■ Stated problem
Copy out all of the data below verbatim, line by line.

■ Dataset rows
◆ ◆ ◆ ◆

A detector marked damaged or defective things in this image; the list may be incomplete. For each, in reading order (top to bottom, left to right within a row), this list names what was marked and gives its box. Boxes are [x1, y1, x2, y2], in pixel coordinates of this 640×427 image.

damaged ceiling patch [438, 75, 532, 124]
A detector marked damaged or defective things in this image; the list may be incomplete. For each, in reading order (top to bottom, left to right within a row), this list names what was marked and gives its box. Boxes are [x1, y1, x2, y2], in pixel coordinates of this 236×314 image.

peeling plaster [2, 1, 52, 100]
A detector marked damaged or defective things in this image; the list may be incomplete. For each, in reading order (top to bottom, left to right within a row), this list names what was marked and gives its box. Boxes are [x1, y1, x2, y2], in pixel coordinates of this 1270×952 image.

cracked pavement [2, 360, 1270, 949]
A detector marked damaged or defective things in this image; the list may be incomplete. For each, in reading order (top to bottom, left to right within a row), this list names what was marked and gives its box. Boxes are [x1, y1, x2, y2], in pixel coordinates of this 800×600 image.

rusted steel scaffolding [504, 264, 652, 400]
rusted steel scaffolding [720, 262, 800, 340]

◆ ◆ ◆ ◆

■ Answer to this exercise
A detector marked damaged or defective things in this image; the list may be incomplete. For each, in reading order (top to bottom, left to right within a row), this list names what was marked and gives its box. Boxes are [x1, y1, x2, y2], in pixel coordinates of this 640×427 image.

damaged ceiling patch [438, 75, 532, 124]
A detector marked damaged or defective things in this image; the list may be incomplete. For each, in reading order (top to bottom, left to right within a row), this list names what was marked and gives its box. Boxes are [x1, y1, x2, y2], in pixel coordinates of this 236×314 image.

peeling plaster [2, 1, 52, 100]
A detector marked damaged or defective things in this image; the list may be incomplete. For each, in reading order (top to bottom, left to right within a row), this list names what was marked and gives its box. Boxes are [x1, y1, x2, y2], in pixel coordinates of this 1270×952 image.

cracked pavement [2, 360, 1270, 949]
A detector marked damaged or defective things in this image; the list may be incomplete. For each, in reading order (top to bottom, left to right within a row), this list names what was marked and gives its box. Boxes are [x1, y1, x2, y2], in pixel coordinates of this 800×600 image.

rusted steel scaffolding [504, 264, 652, 400]
rusted steel scaffolding [720, 262, 800, 340]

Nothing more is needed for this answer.